Developing safety-critical systems imposes special demands for ensuring quality and reliability of the developed systems. Process standards such as SPICE (ISO15504) or CMMI have been developed to ensure high quality processes, leading to the development of high quality systems. Central principles of these standards are demands for requirements traceability. Traceability means comprehensible documentation of all origins and later influences of a requirement throughout the complete development endeavor. Among other uses ascribed, the traceability concept tries to ensure that every requirement is adequately considered in development and that if changes on the requirement are needed, impacts of these changes can be adequately estimated and consistently implemented later on. Even though the traceability concept seems promising in theory, it faces substantial problems in practice. One problem is that despite the needed efforts, the perceived benefits for developers are often low because the quality of captured traceability information is often coarse grained, does not prove helpful in the situational context, or has already degraded.
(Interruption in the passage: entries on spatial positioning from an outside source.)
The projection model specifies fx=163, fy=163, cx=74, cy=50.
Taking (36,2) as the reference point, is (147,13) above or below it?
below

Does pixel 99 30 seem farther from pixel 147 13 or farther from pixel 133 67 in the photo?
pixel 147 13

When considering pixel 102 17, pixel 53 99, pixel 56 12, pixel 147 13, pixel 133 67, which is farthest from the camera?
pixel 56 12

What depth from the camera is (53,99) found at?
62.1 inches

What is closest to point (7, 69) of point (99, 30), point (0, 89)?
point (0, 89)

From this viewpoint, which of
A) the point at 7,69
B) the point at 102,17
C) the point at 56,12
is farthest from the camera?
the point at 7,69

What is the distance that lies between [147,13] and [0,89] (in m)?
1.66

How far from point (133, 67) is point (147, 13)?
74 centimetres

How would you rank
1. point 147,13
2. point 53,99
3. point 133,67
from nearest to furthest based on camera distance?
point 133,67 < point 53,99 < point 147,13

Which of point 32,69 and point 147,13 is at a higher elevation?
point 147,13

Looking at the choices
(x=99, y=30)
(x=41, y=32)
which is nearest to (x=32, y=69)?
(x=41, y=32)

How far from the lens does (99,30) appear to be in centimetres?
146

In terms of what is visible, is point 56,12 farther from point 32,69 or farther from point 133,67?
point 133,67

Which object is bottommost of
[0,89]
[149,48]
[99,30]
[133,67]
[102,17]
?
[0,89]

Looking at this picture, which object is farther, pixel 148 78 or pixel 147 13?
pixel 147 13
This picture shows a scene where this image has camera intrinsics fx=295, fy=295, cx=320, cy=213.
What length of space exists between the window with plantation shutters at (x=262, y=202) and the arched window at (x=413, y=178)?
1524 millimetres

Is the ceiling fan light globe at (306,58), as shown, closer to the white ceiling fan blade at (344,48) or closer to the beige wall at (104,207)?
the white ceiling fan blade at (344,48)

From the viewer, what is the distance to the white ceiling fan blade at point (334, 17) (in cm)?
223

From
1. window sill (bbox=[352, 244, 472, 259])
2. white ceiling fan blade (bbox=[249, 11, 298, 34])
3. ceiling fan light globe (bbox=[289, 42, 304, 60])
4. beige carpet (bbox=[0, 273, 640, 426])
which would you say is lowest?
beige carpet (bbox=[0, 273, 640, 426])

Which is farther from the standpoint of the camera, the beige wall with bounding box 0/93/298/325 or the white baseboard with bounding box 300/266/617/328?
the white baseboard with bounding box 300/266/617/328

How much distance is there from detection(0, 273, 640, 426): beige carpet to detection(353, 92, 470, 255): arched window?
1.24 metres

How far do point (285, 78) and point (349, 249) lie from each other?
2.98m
This thesis tries to show that traceability between requirements and design is an especially difficult problem. To analyze the problem context, the thesis at first analyzes theories, in which the problem is cross-cutting. These are embedded systems development, systems engineering, software engineering, requirements engineering and management, design theory and process standards for safety-critical systems.
This analysis mainly identifies a twofold gap between the requirements and the design domain. Obviously a tooling gap exists because different tools are used for the requirements and design domain. However, more important, between requirement descriptions and designs a substantial inherent gap exists because design is a creative decision process of designers often guided by intuition and tacit knowledge thus difficult to trace by current traceability concepts. To prove this argumentation, the author analyzes four design theories (symbolic information processing (Simon), wicked problems (Rittel), reflective practice (Schoen) and patterns (Alexander)). As a solution to the gap problem, the thesis introduces a tool-based traceability method that supports designers in their thinking, avoids disturbing designers in their intuitive phases of creativity, allows establishing traceability nearly as a by-product, provides early benefit to designers, improves collaboration between designers and extends usual traceability concepts by two integrated decision models allowing further decision information (rationale) to be documented. The decision models also allow deriving new design internal “requirements” (design constraints and budgeted resource constraints) as consequences. In this way, it is possible to clearly distinguish real requirements originating from customers from “requirements” arising from internal decision processes during design leading to the definition of a “requiremental items taxonomy”. As the thesis further shows, these concepts also prove to be helpful to avoid unnecessary redundancies in the artifact process models of SPICE (ISO15504) or CMMI, where different requirement (system requirements, hardware requirements and software requirements) and design artifacts (system design, hardware design and software design) are considered in their interplay. Last but not least, mechanisms for graphical impact analysis, consistency management and supplier management complete the approach.
Through funding of the support program IUK-Bayern, the results presented here could be integrated into a commercial tool solution called PROVEtech:R2A, now offered by the MBtech Group, as a decisive means to significantly improve requirement-based design processes with improved support to achieve real benefit from the traceability concept.